[Lines of data]
------------------------------------

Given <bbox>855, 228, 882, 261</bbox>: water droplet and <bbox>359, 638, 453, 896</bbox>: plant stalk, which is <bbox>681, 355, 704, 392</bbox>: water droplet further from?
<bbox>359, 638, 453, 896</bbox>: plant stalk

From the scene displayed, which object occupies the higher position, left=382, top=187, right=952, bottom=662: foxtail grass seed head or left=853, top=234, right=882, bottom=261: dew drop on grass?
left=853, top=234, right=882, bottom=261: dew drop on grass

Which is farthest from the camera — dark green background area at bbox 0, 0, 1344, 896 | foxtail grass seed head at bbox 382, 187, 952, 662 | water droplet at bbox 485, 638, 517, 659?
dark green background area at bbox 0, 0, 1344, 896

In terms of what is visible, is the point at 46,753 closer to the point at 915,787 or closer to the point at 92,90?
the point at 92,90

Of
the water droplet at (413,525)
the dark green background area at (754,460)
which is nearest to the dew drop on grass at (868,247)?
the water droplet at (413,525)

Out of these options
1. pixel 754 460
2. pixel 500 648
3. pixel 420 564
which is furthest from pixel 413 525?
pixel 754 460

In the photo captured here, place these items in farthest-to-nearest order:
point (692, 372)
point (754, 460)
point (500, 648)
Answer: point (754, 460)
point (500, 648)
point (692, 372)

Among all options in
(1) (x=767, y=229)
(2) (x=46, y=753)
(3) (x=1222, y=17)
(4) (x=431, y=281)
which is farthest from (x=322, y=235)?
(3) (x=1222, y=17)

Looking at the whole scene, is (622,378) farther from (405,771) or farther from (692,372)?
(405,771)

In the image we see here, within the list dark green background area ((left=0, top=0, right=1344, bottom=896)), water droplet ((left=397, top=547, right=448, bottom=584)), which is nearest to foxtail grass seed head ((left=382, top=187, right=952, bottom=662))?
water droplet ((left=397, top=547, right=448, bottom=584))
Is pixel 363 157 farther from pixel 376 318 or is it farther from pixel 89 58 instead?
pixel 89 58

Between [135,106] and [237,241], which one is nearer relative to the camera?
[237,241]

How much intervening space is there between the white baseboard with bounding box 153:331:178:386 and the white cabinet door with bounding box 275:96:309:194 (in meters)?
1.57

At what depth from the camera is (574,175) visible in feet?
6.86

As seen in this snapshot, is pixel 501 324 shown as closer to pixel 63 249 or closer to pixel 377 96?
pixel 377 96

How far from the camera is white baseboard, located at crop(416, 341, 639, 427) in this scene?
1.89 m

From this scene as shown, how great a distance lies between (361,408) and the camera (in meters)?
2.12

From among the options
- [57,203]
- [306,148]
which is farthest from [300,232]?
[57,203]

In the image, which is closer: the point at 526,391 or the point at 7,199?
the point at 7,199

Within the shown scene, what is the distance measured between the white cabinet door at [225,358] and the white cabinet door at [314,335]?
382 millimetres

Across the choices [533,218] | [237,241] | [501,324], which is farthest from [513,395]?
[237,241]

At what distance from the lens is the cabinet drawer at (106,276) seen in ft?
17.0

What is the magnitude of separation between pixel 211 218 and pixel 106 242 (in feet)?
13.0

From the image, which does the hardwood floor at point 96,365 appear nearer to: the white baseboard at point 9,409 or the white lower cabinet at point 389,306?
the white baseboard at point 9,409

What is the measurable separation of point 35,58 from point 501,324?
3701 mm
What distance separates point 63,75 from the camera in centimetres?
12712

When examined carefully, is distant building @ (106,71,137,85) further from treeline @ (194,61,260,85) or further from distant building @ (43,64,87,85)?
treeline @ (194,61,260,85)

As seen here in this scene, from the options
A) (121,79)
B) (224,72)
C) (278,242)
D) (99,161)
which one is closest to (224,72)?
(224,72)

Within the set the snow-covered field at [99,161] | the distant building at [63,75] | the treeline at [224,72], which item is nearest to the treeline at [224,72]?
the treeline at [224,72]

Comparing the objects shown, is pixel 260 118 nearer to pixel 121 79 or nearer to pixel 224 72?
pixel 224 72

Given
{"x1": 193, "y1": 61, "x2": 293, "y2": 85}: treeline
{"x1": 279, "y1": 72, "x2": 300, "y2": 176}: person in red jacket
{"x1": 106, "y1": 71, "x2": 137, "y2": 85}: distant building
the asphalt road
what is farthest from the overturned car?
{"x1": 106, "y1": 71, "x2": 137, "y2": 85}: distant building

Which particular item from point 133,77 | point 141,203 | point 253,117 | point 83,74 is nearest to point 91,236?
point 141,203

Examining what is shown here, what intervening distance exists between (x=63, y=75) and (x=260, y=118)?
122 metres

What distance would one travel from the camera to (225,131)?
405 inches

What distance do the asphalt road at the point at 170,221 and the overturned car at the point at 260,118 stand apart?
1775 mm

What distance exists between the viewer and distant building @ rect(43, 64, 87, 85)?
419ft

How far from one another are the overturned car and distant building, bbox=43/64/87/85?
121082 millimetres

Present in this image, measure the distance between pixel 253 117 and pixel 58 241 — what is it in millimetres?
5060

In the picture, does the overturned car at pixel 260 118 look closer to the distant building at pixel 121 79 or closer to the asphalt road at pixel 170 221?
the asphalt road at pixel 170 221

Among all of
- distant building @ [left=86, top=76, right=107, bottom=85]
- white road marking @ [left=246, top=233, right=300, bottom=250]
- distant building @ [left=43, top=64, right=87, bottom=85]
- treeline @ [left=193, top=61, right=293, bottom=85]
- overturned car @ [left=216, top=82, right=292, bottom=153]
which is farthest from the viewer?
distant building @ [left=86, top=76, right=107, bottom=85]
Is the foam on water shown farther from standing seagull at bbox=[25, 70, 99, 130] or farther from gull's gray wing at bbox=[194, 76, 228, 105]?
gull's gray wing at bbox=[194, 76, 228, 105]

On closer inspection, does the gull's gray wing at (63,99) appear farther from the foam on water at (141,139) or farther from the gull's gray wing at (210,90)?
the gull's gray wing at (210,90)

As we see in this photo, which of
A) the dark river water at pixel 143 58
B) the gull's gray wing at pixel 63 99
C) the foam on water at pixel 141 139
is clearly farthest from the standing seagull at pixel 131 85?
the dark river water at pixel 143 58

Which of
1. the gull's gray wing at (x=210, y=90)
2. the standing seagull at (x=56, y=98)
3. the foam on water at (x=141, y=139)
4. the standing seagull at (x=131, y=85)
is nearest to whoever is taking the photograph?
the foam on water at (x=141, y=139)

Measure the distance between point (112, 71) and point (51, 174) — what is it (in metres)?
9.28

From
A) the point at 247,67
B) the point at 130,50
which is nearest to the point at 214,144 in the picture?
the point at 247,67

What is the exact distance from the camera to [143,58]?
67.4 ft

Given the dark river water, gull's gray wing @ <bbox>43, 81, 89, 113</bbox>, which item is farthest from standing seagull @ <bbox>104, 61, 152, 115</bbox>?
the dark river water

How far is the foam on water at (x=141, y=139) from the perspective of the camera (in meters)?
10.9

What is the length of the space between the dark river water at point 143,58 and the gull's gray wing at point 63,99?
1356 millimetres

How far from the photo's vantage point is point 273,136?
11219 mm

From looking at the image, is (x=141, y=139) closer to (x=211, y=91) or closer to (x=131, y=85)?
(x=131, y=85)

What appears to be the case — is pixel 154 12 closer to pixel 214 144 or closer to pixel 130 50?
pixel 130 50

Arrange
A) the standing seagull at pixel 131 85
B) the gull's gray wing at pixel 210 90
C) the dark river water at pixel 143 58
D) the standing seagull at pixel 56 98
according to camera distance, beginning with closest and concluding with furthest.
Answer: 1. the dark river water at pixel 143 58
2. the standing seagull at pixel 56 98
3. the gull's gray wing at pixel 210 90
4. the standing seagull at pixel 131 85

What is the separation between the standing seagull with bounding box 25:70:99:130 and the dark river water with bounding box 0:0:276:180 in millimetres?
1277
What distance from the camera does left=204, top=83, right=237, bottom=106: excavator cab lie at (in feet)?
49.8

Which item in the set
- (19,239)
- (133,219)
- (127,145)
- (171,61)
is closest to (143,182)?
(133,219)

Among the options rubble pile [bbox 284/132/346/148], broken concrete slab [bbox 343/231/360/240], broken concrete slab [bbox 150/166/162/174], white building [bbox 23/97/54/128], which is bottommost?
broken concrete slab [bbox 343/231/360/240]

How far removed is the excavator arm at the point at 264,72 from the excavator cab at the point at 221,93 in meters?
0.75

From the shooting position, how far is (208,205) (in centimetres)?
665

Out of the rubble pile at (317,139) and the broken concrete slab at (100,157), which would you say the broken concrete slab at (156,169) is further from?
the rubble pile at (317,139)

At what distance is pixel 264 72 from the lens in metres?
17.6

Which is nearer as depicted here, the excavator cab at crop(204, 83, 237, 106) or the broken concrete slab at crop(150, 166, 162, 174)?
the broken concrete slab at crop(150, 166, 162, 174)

------------------------------------

### Instruction
Can you edit the items starting at the line containing "Within the shown" and ending at the line containing "382 millimetres" so that "cabinet" becomes "cupboard", leaving all else unchanged and giving back only those lines?

### Solution below
Within the shown scene, what is the distance measured between the white cupboard door at [225,358] and the white cupboard door at [314,335]?
382 millimetres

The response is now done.